» **Stated problem**
Please turn the records, starting at the line that contains "What is the distance" and ending with the last line of the records, into a Markdown table with the columns "Number" and "Entry", one numbered row for each non-blank line. Leave the pictures out of the answer.

+++ Records for the exercise

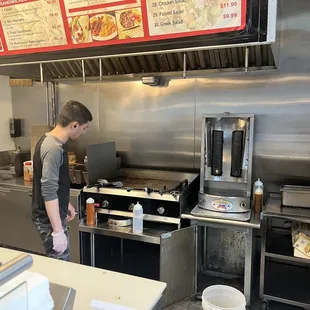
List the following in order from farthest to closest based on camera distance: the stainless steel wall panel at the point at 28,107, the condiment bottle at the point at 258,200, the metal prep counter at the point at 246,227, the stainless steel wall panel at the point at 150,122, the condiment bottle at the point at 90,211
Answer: the stainless steel wall panel at the point at 28,107 < the stainless steel wall panel at the point at 150,122 < the condiment bottle at the point at 90,211 < the condiment bottle at the point at 258,200 < the metal prep counter at the point at 246,227

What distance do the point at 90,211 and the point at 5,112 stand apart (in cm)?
219

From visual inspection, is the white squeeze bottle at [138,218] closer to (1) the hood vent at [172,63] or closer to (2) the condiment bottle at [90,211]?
(2) the condiment bottle at [90,211]

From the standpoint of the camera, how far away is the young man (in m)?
1.98

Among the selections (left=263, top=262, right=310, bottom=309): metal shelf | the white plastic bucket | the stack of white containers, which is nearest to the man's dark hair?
the stack of white containers

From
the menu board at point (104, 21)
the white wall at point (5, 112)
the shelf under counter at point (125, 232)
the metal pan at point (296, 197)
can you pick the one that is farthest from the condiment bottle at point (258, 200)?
the white wall at point (5, 112)

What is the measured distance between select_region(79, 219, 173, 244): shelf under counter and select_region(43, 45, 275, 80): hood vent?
4.39ft

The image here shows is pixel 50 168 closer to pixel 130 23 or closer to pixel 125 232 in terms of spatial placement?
pixel 125 232

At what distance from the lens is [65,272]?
142 cm

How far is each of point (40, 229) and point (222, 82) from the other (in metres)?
2.09

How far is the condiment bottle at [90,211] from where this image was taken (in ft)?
8.95

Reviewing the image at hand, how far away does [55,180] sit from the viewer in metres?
2.00

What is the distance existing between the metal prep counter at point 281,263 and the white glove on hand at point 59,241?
146cm

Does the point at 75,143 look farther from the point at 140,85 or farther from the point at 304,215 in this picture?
the point at 304,215

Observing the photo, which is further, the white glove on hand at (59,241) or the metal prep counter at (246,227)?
the metal prep counter at (246,227)
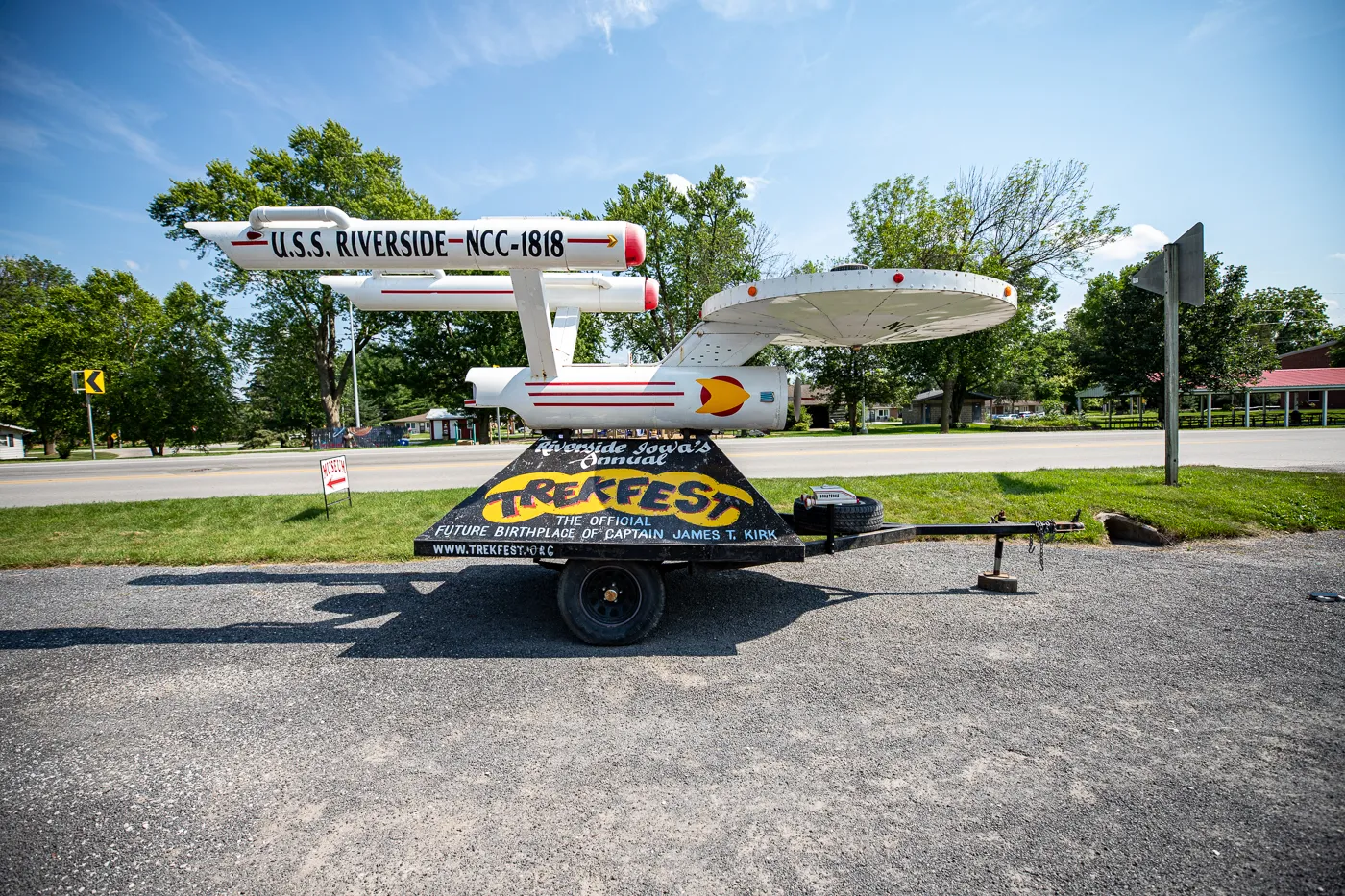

++++++

» **Answer below**
| Number | Entry |
|---|---|
| 1 | What is the distance existing between the metal prep counter at point 281,263 and the white glove on hand at point 59,241? |
| 2 | 146cm |
| 3 | Does the point at 75,143 look farther from the point at 140,85 or farther from the point at 304,215 in this picture? |
| 4 | the point at 304,215 |
| 5 | Observing the photo, which is further, the white glove on hand at (59,241) or the metal prep counter at (246,227)? |
| 6 | the metal prep counter at (246,227) |